» Aufgaben:
[1] Wiederhole den Textauszug über den Reformadel wörtlich, beginnend bei "4. Weltliche Faktoren" und endend bei "Forchheim zum Gegenkönig.".
[2] Wann und wo wurde Rudolf von Rheinfelden laut dem Textauszug über den Reformadel zum Gegenkönig gewählt?

» Textauszug:

Der Reformadel im 11. Jahrhundert - Faktoren eines neuen adligen Bewusstseins


Hausarbeit, 2006

16 Seiten, Note: 1,8


Leseprobe


Inhaltsverzeichnis

1. Einleitung

2. Die Königswahl in Forchheim als Ausdruck eines neuen Adelsstandes

3. Religiöse Entwicklungen im Adel des 11. Jahrhunderts

4. Weltliche Faktoren eines neuen adligen Bewusstseins

5. Schlussbetrachtung

6.0 Quellen- und Literaturverzeichnis
6.1 Quellen
6.2 Literatur

1. Einleitung

„obstinatis mentibus ad summovendum a negociis regni regem Heinricum et alium, in quem communis election consensisset, creandum.”[1]

Mit diesem Vorsatz versammelten sich sächsische und schwäbische Adlige und alle anderen Großen des Reiches, die in Opposition zu Heinrich IV. standen, 1076 in Trebur und aus diesem heraus Vorsatz wählten sie auch 1077 Rudolf von Rheinfelden in Forchheim zum Gegenkönig.

Die Auseinandersetzung zwischen dem König und seinen Fürsten, gipfelnd im Investiturstreit[2] und dem Gegenkönigtum Rudolfs von Rheinfelden machen das 11. Jahrhundert zu einer Schlüsselepoche, die für die nachfolgende Zeit prägend wirkt. Dieses Jahrhundert ist eines der Umbrüche, Reformen und Neuanfänge, die die gesamte mittelalterliche Gesellschaft ergreifen. Die vorliegende Arbeit soll nun nicht die Gründe für die Erhebung des Adels gegen den König ausführen, denn diese liegen vor allem in einem geänderten Selbstverständnis und Herrscher- und Herrschaftsbegriff des Adels, sondern vielmehr die Aspekte, die diesen Wandel auslösten und vorantrieben, in ihrer Gesamtheit betrachten.

Auch in der Forschung finden diese Aspekte immer stärker Beachtung, da auch der Adel mehr und mehr als Mitverursacher der gesellschaftlichen wie politischen Umbrüche des 11. Jahrhunderts gesehen wird und nicht mehr nur der König und der Papst. Bisher jedoch sind vielfach nur einzelne Aspekte herausgehoben betrachtet worden, jedoch nie alle Aspekte gemeinsam. Stefan Weinfurter zum Beispiel arbeitet die religiöse Motivation des Adels heraus[3], Karl Schmid betrachtet die Verbindung zwischen der Klosterreform und dem Adel[4] und Jutta Schlick sucht den Aspekt eines neuen Verständnisses von Herrschaft herauszuarbeiten[5]. Dabei ist die Quellenlage zu den einzelnen Punkten sehr gut, denn es finden sich zum einen Angaben zur Motivation und dem Herrschaftsverständnis vielfach in den Beschreibungen der Wahl in Forchheim, wobei hier besonders Brunos Buch vom Sachsenkrieg[6] beachtet werden sollte - denn von einem Gegner Heinrichs geschrieben schildert es doch besonders deutlich die Motivation der Wahl - und zum anderen lassen sich die verschiedenen Verbindungen zwischen Adel und Reform gut anhand der Urkunden der vielen Klostergründungen im 11. Jahrhundert nachvollziehen, wobei hier besonders auf das „Hirsauer Formular“[7] verwiesen sei. Erst bei Thomas Zotz[8] findet sich eine zusammenfassende Darstellung aller Aspekte, die aber eben nur ein Überblick ist.

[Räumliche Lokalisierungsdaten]

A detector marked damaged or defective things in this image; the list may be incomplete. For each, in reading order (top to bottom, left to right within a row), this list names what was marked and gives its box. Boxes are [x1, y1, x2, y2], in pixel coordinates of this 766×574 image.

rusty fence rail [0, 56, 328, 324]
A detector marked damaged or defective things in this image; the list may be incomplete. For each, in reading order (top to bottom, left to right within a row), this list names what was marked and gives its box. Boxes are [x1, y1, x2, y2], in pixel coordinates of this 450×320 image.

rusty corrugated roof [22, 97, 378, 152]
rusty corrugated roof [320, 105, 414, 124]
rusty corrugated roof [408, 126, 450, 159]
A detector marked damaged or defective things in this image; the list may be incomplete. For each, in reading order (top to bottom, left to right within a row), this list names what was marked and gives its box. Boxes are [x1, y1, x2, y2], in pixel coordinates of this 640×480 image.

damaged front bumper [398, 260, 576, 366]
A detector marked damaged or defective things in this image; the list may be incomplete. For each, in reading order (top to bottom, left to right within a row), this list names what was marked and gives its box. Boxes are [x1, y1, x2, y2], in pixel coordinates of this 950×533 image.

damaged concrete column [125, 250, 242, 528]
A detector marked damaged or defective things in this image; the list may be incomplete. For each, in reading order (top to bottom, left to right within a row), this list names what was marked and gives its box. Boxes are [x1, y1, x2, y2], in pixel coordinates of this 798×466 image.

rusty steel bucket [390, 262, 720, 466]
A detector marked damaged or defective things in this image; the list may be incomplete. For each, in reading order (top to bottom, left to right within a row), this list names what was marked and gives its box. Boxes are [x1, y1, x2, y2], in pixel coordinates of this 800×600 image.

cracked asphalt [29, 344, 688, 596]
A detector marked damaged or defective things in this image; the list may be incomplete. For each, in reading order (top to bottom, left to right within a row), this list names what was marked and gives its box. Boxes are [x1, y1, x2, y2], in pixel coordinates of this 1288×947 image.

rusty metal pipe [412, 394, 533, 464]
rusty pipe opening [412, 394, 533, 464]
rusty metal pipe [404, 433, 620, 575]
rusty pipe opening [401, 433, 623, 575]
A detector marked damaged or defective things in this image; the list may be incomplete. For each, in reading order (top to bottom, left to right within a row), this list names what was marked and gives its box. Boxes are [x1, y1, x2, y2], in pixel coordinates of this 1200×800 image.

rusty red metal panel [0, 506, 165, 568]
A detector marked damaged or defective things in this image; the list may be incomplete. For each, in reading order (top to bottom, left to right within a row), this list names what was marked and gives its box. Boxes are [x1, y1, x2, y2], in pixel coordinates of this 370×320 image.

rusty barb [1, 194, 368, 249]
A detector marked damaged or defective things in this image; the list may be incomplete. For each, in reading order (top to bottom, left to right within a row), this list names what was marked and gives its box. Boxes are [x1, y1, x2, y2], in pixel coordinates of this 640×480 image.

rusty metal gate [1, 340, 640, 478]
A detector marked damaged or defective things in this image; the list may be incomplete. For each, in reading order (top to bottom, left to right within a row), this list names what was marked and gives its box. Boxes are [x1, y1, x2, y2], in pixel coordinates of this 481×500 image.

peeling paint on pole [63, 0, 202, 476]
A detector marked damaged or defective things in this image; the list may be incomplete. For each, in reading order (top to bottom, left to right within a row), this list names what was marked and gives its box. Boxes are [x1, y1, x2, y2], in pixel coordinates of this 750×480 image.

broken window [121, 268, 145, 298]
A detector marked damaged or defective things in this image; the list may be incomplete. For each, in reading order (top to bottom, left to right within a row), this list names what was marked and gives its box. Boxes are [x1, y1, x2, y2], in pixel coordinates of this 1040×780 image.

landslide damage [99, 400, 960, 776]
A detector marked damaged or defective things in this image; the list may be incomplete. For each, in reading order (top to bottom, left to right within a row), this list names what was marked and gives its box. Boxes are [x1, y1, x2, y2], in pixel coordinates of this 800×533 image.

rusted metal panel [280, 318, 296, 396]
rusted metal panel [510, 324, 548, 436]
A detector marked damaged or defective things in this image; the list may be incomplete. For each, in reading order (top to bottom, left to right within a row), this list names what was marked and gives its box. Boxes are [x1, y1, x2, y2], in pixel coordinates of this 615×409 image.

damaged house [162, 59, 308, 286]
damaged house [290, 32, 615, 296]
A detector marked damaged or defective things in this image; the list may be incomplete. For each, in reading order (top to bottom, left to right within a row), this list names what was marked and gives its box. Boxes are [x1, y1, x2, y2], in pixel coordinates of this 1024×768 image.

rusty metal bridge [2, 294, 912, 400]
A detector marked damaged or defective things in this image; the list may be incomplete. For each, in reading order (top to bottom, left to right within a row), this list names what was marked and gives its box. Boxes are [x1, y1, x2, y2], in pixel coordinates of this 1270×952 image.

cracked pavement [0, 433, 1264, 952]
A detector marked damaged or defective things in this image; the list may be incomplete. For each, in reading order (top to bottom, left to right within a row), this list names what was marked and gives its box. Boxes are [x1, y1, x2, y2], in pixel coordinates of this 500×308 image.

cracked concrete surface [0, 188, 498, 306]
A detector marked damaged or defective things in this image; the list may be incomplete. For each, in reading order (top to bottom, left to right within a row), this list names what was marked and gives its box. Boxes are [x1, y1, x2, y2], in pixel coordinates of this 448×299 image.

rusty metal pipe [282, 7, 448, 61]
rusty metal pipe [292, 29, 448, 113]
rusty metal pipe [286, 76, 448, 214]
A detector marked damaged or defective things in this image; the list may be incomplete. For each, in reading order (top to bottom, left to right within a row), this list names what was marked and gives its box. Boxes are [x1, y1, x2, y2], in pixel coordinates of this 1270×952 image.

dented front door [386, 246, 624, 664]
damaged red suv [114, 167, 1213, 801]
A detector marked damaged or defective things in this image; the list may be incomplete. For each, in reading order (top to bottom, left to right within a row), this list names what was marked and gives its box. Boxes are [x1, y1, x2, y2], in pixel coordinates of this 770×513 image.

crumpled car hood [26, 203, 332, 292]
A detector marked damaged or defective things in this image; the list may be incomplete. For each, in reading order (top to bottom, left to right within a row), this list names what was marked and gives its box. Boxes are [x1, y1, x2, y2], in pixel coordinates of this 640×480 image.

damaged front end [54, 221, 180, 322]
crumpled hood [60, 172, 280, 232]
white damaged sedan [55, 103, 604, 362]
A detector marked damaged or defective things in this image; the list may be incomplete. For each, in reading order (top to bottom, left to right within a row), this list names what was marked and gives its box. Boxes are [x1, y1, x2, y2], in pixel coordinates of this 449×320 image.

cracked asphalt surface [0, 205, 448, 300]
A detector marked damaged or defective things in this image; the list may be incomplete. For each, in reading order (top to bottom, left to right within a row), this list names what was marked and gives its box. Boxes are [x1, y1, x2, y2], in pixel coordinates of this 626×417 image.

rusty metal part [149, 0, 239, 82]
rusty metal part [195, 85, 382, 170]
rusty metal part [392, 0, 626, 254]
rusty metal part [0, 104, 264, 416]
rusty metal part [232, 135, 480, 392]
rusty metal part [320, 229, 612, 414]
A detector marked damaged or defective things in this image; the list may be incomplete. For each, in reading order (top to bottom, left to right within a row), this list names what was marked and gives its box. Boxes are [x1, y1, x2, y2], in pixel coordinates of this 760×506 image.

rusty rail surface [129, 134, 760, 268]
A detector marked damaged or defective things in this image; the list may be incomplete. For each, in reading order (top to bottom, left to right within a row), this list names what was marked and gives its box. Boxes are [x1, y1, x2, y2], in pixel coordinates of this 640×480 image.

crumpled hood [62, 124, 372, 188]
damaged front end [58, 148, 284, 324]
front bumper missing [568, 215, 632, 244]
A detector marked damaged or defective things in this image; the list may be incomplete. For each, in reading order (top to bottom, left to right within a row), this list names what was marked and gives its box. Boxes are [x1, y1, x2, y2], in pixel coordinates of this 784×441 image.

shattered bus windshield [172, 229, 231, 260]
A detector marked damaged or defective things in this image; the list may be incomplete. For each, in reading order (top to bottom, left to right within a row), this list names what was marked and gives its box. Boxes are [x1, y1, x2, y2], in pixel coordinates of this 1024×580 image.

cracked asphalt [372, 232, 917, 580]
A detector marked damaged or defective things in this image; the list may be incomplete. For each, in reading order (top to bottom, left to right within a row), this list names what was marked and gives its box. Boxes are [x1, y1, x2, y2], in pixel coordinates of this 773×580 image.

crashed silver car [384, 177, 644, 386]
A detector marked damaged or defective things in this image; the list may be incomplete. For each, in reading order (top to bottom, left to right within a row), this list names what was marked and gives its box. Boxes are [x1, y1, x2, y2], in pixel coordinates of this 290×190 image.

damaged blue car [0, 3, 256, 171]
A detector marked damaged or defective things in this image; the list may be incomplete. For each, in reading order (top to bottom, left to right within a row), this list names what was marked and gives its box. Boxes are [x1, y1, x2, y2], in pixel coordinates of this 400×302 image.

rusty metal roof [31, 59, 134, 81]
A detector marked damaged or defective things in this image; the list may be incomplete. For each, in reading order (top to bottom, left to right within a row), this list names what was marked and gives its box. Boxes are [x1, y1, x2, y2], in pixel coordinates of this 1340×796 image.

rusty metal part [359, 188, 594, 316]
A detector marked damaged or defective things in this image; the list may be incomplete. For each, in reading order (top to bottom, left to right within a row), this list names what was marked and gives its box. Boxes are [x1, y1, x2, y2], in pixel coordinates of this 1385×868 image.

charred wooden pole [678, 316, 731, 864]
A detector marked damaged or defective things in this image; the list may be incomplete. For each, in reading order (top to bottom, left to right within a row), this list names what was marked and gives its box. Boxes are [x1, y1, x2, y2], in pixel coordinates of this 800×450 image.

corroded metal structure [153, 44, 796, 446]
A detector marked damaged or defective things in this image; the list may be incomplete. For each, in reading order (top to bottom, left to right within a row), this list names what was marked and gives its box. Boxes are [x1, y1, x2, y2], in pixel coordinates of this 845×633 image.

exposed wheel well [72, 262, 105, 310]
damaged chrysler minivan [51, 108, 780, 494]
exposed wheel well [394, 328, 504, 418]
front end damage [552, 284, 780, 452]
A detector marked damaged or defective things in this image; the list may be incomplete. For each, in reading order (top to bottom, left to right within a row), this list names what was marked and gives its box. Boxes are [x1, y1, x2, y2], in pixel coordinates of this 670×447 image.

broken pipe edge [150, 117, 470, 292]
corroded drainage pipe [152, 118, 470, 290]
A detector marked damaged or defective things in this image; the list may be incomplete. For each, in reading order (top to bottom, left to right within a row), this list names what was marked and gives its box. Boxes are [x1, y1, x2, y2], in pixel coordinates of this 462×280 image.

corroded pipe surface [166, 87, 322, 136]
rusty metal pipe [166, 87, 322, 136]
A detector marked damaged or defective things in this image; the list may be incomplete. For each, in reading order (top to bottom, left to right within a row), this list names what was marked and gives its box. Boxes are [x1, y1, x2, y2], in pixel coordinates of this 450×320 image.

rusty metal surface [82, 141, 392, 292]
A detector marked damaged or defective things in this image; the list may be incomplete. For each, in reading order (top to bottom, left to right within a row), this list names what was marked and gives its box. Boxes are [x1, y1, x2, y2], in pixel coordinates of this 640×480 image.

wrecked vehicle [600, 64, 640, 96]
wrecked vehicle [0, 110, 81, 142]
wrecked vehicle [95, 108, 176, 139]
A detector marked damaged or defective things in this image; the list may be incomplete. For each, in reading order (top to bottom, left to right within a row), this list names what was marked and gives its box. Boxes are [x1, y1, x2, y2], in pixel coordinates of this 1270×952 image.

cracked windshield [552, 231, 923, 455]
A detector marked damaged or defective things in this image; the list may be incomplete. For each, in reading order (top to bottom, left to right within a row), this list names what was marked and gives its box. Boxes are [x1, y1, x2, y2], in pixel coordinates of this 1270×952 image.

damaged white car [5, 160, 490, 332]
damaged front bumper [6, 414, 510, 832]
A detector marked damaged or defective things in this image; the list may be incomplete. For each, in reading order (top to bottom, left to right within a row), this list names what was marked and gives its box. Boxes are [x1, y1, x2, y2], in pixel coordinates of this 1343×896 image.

» Lösungen:
[1]
4. Weltliche Faktoren eines neuen adligen Bewusstseins

5. Schlussbetrachtung

6.0 Quellen- und Literaturverzeichnis
6.1 Quellen
6.2 Literatur

1. Einleitung

„obstinatis mentibus ad summovendum a negociis regni regem Heinricum et alium, in quem communis election consensisset, creandum.”[1]

Mit diesem Vorsatz versammelten sich sächsische und schwäbische Adlige und alle anderen Großen des Reiches, die in Opposition zu Heinrich IV. standen, 1076 in Trebur und aus diesem heraus Vorsatz wählten sie auch 1077 Rudolf von Rheinfelden in Forchheim zum Gegenkönig.

[2] 1077 in Forchheim.